Church Social Media R.O.I.?

If your church is having an impact using social media platforms like Facebook, Twitter, Instagram, SnapChat, etc., by all means, keep it up. However, if you, staff members, or volunteers are investing time updating social media accounts on a regular basis, it is time to measure the value of that time against the results you are seeing.

Measuring return on investment is tough for churches. After all, we preach the Parable of the Lost Sheep.

What do you think? If a shepherd has a hundred sheep, and one of them has gone astray, does he not leave the ninety-nine on the mountains and go in search of the one that went astray?                                        -Matthew 18

Yes, there is value in a ministry that reaches just one person. However, churches know that they also need to consider being good stewards resources. And the scriptures don’t say that the shepherd wanders away from ninety-nine looking for a sheep in a place where the sheep obviously didn’t go. We need to remember that, if we are just wandering around in the wilderness hoping to run into someone, we may be taking away time and energy from something else we are called to do.

In my post, “One Question to Ask Before Your Church’s Next Post on Twitter,” I encouraged churches to clarify what they were hoping to accomplish on Twitter. In the next two posts, “What is Your Church’s Twitter Why?” and “What is Your Church’s Twitter Why?
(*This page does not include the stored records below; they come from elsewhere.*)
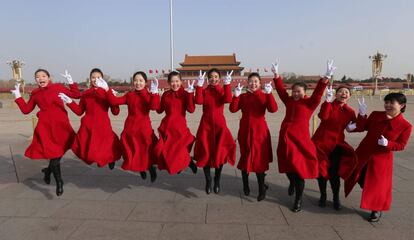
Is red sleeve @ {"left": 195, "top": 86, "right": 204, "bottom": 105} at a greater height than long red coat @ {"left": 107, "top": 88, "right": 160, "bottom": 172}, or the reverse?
red sleeve @ {"left": 195, "top": 86, "right": 204, "bottom": 105}

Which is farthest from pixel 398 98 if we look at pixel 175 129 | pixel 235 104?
pixel 175 129

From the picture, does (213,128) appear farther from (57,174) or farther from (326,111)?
(57,174)

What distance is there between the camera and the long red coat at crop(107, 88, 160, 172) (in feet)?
13.9

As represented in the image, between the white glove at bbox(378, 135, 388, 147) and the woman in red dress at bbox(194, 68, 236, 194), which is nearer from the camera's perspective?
the white glove at bbox(378, 135, 388, 147)

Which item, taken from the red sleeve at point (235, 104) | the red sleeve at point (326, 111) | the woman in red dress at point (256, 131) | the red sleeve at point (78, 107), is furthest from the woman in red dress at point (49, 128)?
the red sleeve at point (326, 111)

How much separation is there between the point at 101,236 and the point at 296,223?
1.99m

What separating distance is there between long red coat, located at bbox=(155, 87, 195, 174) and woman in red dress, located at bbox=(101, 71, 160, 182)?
0.49 ft

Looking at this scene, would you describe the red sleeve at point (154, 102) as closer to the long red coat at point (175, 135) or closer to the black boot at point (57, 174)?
the long red coat at point (175, 135)

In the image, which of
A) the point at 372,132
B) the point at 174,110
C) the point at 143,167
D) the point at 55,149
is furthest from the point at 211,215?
the point at 55,149

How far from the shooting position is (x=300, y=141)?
3654 millimetres

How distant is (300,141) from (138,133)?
210 cm

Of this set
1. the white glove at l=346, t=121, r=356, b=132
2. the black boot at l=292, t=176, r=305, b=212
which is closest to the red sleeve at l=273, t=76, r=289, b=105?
the white glove at l=346, t=121, r=356, b=132

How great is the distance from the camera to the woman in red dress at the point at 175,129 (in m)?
4.11

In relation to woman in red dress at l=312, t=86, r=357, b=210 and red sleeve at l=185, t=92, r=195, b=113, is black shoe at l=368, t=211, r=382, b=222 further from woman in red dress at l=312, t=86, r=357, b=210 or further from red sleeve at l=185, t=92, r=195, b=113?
red sleeve at l=185, t=92, r=195, b=113
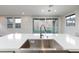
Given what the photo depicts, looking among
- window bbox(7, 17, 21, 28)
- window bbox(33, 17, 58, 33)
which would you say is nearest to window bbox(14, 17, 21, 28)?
window bbox(7, 17, 21, 28)

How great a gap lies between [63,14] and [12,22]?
0.55m

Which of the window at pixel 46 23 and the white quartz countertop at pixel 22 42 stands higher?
the window at pixel 46 23

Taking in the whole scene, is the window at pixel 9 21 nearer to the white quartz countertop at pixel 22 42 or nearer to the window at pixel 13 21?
the window at pixel 13 21

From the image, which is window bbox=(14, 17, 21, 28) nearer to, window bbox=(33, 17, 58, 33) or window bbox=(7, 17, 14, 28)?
window bbox=(7, 17, 14, 28)

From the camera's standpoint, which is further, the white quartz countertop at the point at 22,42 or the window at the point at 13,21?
the window at the point at 13,21

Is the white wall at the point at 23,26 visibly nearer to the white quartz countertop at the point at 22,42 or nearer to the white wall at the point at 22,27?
the white wall at the point at 22,27

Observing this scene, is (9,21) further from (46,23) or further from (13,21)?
(46,23)

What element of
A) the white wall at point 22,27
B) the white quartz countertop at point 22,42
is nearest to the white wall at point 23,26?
A: the white wall at point 22,27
Part 2,” I looked at the possible answers to that question. Some churches may be hoping to deepen the engagement of current members and guests, others are looking to reach out to new people. In this post, I offered a simple way to evaluate impact simply by looking at your followers.
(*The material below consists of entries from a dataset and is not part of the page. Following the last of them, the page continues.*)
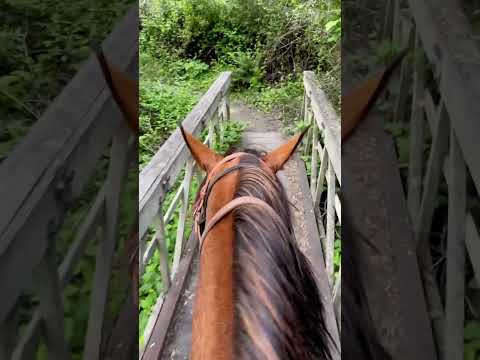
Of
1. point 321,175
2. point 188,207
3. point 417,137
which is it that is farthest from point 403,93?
point 188,207

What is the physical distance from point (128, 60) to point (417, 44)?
0.29 meters

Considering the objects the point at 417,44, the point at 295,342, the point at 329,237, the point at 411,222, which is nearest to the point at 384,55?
the point at 417,44

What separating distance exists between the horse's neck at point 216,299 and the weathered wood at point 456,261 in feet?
0.58

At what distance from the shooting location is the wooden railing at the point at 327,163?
87cm

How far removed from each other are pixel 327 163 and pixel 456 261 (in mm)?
776

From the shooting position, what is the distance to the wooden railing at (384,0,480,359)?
0.94 feet

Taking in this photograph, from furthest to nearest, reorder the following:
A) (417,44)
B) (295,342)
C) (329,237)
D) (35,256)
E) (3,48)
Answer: (329,237) → (3,48) → (417,44) → (295,342) → (35,256)

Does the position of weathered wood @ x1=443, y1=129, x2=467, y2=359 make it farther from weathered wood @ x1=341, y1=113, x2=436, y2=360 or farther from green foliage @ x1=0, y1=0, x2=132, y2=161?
green foliage @ x1=0, y1=0, x2=132, y2=161

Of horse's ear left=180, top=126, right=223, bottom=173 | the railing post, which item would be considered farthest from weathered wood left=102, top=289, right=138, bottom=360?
the railing post

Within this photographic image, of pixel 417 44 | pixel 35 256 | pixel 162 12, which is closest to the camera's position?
pixel 35 256

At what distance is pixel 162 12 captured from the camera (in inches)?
54.0

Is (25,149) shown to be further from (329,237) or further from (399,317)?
(329,237)

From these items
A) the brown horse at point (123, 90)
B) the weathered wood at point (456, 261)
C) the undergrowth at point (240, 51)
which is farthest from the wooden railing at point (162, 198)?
the weathered wood at point (456, 261)

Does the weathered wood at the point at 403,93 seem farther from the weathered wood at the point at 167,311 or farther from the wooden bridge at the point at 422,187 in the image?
the weathered wood at the point at 167,311
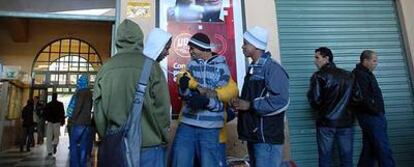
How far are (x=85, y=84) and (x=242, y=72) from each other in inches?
98.7

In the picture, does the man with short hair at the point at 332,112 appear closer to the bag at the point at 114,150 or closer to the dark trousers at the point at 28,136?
the bag at the point at 114,150

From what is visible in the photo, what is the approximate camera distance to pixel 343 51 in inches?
169

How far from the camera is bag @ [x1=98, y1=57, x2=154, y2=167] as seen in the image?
1822 mm

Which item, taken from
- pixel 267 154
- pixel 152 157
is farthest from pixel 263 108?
pixel 152 157

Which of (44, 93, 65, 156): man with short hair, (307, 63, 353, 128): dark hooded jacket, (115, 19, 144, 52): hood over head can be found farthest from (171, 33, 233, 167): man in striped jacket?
(44, 93, 65, 156): man with short hair

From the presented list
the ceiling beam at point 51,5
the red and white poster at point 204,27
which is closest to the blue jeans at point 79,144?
the ceiling beam at point 51,5

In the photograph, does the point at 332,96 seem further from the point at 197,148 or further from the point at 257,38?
the point at 197,148

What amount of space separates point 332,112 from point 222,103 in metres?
1.36

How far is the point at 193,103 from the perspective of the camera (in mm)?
2314

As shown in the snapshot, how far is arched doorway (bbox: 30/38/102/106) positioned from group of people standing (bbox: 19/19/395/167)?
10.1m

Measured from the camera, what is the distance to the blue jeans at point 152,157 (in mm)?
1961

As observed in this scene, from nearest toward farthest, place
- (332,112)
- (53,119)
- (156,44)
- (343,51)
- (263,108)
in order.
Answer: (156,44) → (263,108) → (332,112) → (343,51) → (53,119)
Now I want to take a broader look and take a peek at some basic analytics to help you see what sort of impact you are having on social media. Whether you are investing energy on Facebook or Twitter, it is worth taking the time to see what impact you are having.

Facebook

Without becoming an expert on Facebook marketing, you can evaluate your overall impact on the platform. For the purpose of this post, I am going to assume that your church has a Facebook page. Go to your page and click on the “Insights” page. You should see something like this. (I have selected a 28-day time range instead of the default 7.)
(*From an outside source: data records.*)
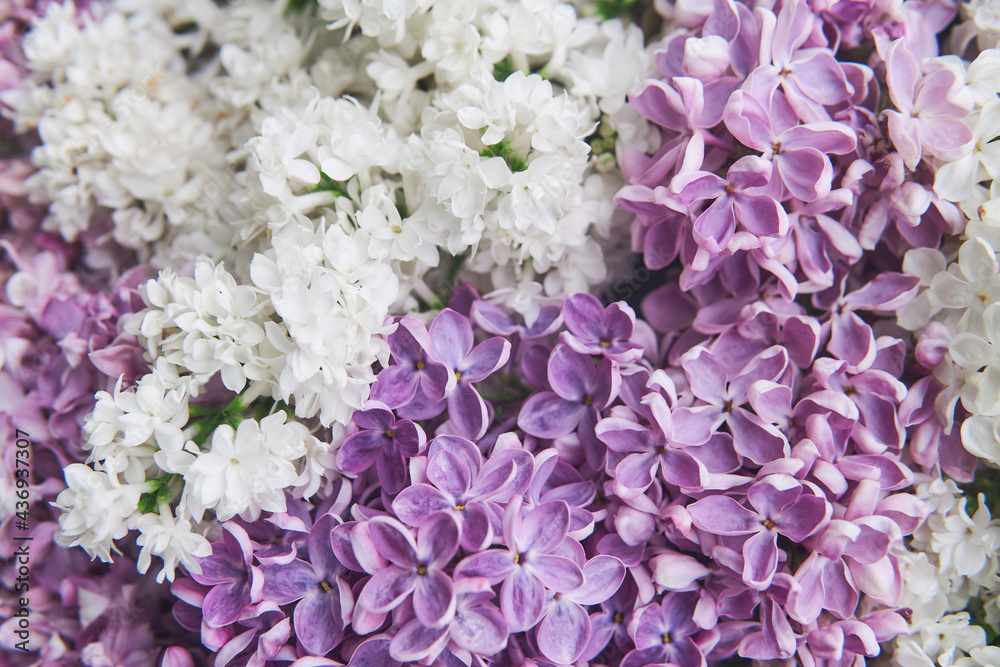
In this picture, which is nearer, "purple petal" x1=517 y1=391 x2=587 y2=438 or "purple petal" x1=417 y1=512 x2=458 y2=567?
"purple petal" x1=417 y1=512 x2=458 y2=567

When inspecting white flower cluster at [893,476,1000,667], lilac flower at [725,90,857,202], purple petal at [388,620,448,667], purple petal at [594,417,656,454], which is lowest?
white flower cluster at [893,476,1000,667]

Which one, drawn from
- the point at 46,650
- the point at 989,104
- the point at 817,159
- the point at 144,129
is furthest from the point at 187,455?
the point at 989,104

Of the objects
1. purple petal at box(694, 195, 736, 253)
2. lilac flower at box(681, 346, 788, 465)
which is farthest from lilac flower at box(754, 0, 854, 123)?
lilac flower at box(681, 346, 788, 465)

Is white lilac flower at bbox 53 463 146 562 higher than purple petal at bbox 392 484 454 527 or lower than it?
higher

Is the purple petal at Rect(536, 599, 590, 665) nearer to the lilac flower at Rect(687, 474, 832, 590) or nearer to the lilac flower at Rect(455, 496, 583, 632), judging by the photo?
the lilac flower at Rect(455, 496, 583, 632)

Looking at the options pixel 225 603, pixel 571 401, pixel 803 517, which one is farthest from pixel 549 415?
pixel 225 603

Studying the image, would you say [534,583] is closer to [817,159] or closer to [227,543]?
[227,543]
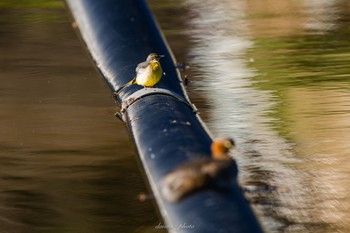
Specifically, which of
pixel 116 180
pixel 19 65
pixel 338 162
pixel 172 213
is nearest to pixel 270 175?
pixel 338 162

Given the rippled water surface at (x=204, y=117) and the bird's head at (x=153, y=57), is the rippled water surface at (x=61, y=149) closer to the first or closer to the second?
the rippled water surface at (x=204, y=117)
Facebook Insights help determine Return on Investment for church social media

There is a lot of information on this page. Don’t worry if you don’t understand all of it. Facebook actually helps make it easier. Just hover over the little “i” in the upper right-hand corner of any of those boxes and you can see what it means.

Facebook offers help prompts to better understand the analytic data for church social media

Hover over all of those little “i” icons. For now, pay the most attention to reach and post engagements. That will tell you how many people likely saw your Facebook posts, and how often they liked, commented on, or shared your content.

Twitter

There are a lot of powerful tools available to evaluate your Twitter performance. Again, you don’t need to be an expert. Just start with the tools Twitter has built in. Log into your church’s Twitter account and then go to analytics.twitter.com. You will see something like this.

Twitter analytics offers information to help better understand your social media return on investment for church social media

In my previous posts, we looked at numbers of followers. That is important data but it does not tell the whole story. Here you can see how many of those followers actually saw your tweets (Tweet Impressions), how many people looked at your profile (Profile visits), how many times you were mentioned in other people’s Tweets (Mentions), and how many followers you gained or lost over the last 28 days.

What Do You See?

Try not to be overly disappointed if the numbers you see are lower than expected. Once you see the impact you are having, it is time to make some decisions. If numbers are lower than expected, you might decide to do the work necessary to increase your impact. There are countless websites that offer advice on how to grow your followers and increase your engagement on Facebook and Twitter. It takes dedication and work. It may even be worth investing some money on tools that will help or on boosted posts on Facebook or Promoted Tweets on Twitter.

This is Just a First Step

If you want to learn more about impact, your next stop might be Google Analytics. There you can see how social media content is driving traffic to your website and what visitors are doing when they get there.

This all may be a lot to take in but, it is worth the effort to be sure you are a good steward of the time and resources you have. Make sure you are really looking for lost sheep and not just wandering around in the wilderness.